Your job is to copy the data that follows exactly, every line included.

─── Listed entries

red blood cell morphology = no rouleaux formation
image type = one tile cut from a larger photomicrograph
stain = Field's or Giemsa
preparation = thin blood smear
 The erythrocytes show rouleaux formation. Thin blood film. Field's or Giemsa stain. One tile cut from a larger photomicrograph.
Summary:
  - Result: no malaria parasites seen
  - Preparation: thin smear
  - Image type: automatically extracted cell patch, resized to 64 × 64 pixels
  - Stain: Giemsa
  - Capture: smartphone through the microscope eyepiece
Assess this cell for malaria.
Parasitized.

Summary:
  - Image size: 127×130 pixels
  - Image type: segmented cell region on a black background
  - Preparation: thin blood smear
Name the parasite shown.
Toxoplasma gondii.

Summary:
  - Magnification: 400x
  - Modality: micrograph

──────

**Task answer**
red blood cell morphology = no rouleaux formation
image type = one tile cut from a larger photomicrograph
stain = Field's or Giemsa
preparation = thin blood smear
 The erythrocytes show rouleaux formation. Thin blood film. Field's or Giemsa stain. One tile cut from a larger photomicrograph.
Summary:
  - Result: no malaria parasites seen
  - Preparation: thin smear
  - Image type: automatically extracted cell patch, resized to 64 × 64 pixels
  - Stain: Giemsa
  - Capture: smartphone through the microscope eyepiece
Assess this cell for malaria.
Parasitized.

Summary:
  - Image size: 127×130 pixels
  - Image type: segmented cell region on a black background
  - Preparation: thin blood smear
Name the parasite shown.
Toxoplasma gondii.

Summary:
  - Magnification: 400x
  - Modality: micrograph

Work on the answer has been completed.